**Text shown**
Sunday, 15 December 2013

Departmental enquiry-right of appeal against punishment imposed

 It is now trite that an authority higher than the appointing authority would also be the designated authority for the purpose of Article 311 of the Constitution. Even the Appellate Authority can impose a punishment subject, of course, to the condition that by reason thereof the delinquent officer should not be deprived of a right of appeal in view of the fact that the right of appeal is a statutory right. However, if such right of appeal is not embellished, an authority higher than the appointing authority may also act as a disciplinary authority.”1
 From the aforesaid enunciation of law it is graphically clear that a higher authority may pass an order imposing a punishment and the same would withstand scrutiny if the right of appeal is not taken away. That apart, if the appellate authority passes an order as the primary authority and there is provision for further appeal or revision or review it cannot be said that the said order suffers from any illegality. In the case at hand, there is no denial of the fact that the UPSEB has passed the order for deduction of 10% pension from the delinquent employee. Under the Regulations which we have reproduced hereinbefore there is a stipulation that an appeal or representation, as the case may be, from the order of the Chairman shall lie to the UPSEB. The Regulation clearly provides that in case of an Assistant Engineer the Chairman is the competent authority to pass the order of punishment and, therefore, by virtue of the order passed by the UPSEB remedy of appeal was denied to the delinquent employee. Under these circumstances, the view expressed by the High Court has to be regarded as flawless and, accordingly, we concur with the same.1

Supreme Court of India
U.P.Power Corp.Ltd.& Anr vs Virendra Lal on 3 October, 20131
Citation;(2013) 10 SCC 39

2. Calling in question the legal acceptability of the order dated 11.2.2011 passed by the High Court of Judicature at Allahabad, Lucknow Bench, Lucknow, in Writ Petition (S/B) No. 211 of 2011 whereby the Division Bench has affirmed the judgment dated 23.9.2010 passed by the State Public Service Tribunal, Lucknow, (for short “the tribunal”) in claim petition No. 683 of 2000 wherein the tribunal had set aside the order dated 12.10.1999 passed by the U.P. State Electricity Board (UPSEB) imposing punishment of deduction of 10% amount of pension payable to the original respondent, Virendra Lal, predecessor-in-interest of the respondents herein, the U.P. Power Corporation Ltd. (for short “the Corporation) and its functionaries have preferred this appeal by special leave.

**Given information**

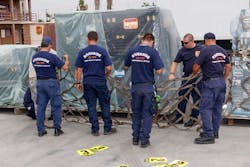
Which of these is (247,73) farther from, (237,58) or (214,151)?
(214,151)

**Parts of the exercise**
a – Return, word for word, the passage of the text on the right of appeal that opens with the words containing "Supreme Court of" and closes with "by special leave.".
b – Answer these about the text on the right of appeal:
(i) What share of the pension did the UPSEB order deducted?
(ii) On what date did the High Court pass the order being questioned?
(iii) Under the Regulations, who is the competent authority to punish an Assistant Engineer?

**Solutions by task**
a –
Supreme Court of India
U.P.Power Corp.Ltd.& Anr vs Virendra Lal on 3 October, 20131
Citation;(2013) 10 SCC 39

2. Calling in question the legal acceptability of the order dated 11.2.2011 passed by the High Court of Judicature at Allahabad, Lucknow Bench, Lucknow, in Writ Petition (S/B) No. 211 of 2011 whereby the Division Bench has affirmed the judgment dated 23.9.2010 passed by the State Public Service Tribunal, Lucknow, (for short “the tribunal”) in claim petition No. 683 of 2000 wherein the tribunal had set aside the order dated 12.10.1999 passed by the U.P. State Electricity Board (UPSEB) imposing punishment of deduction of 10% amount of pension payable to the original respondent, Virendra Lal, predecessor-in-interest of the respondents herein, the U.P. Power Corporation Ltd. (for short “the Corporation) and its functionaries have preferred this appeal by special leave.

b –
(i) 10%
(ii) 11.2.2011
(iii) The Chairman